U.S. Reopens Talks With Chinese On Rights
Wednesday, May 28, 2008
BEIJING, May 27 -- Renewing the U.S.-China human rights dialogue after a six-year cutoff, a senior U.S. official urged the Chinese government Tuesday to improve its rights record as a way to sweeten the atmosphere for the upcoming Olympic Games in Beijing.
David J. Kramer, assistant secretary of state for democracy, human rights and labor, said resumption of the formal government-to-government dialogue, which was suspended in 2002, should be seen as a first step in that direction. Another round of talks has been scheduled before the end of the year, he said at a news conference.
"We think that quite a bit has changed in the last six years," Kramer said, adding: "We have renewed the dialogue now because we think there may be a basis for making more progress."

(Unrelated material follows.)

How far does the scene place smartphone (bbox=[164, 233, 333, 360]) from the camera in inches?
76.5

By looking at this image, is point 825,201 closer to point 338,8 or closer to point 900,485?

At the same time, he acknowledged that the State Department's own annual human rights assessment rates China's record as "poor." Many observers have said the human rights situation here, particularly the issue of free speech by dissidents, has declined markedly in recent months as part of a security tightening in the lead-up to the Beijing Games in August. In addition, the Chinese government has come under heavy criticism abroad for its crackdown in Tibet following the eruption of anti-Chinese rioting in March.
Although diplomatic contacts on human rights have continued, the Bush administration stepped away from the formal dialogue in 2002 because it believed the talks were leading nowhere, Kramer recalled. Since last year, however, U.S. officials have sought to get the regular consultations started again as part of an ever-broadening range of contacts between Beijing and Washington. After months of resisting, the Chinese government agreed during a visit to Beijing in February by Secretary of State Condoleezza Rice.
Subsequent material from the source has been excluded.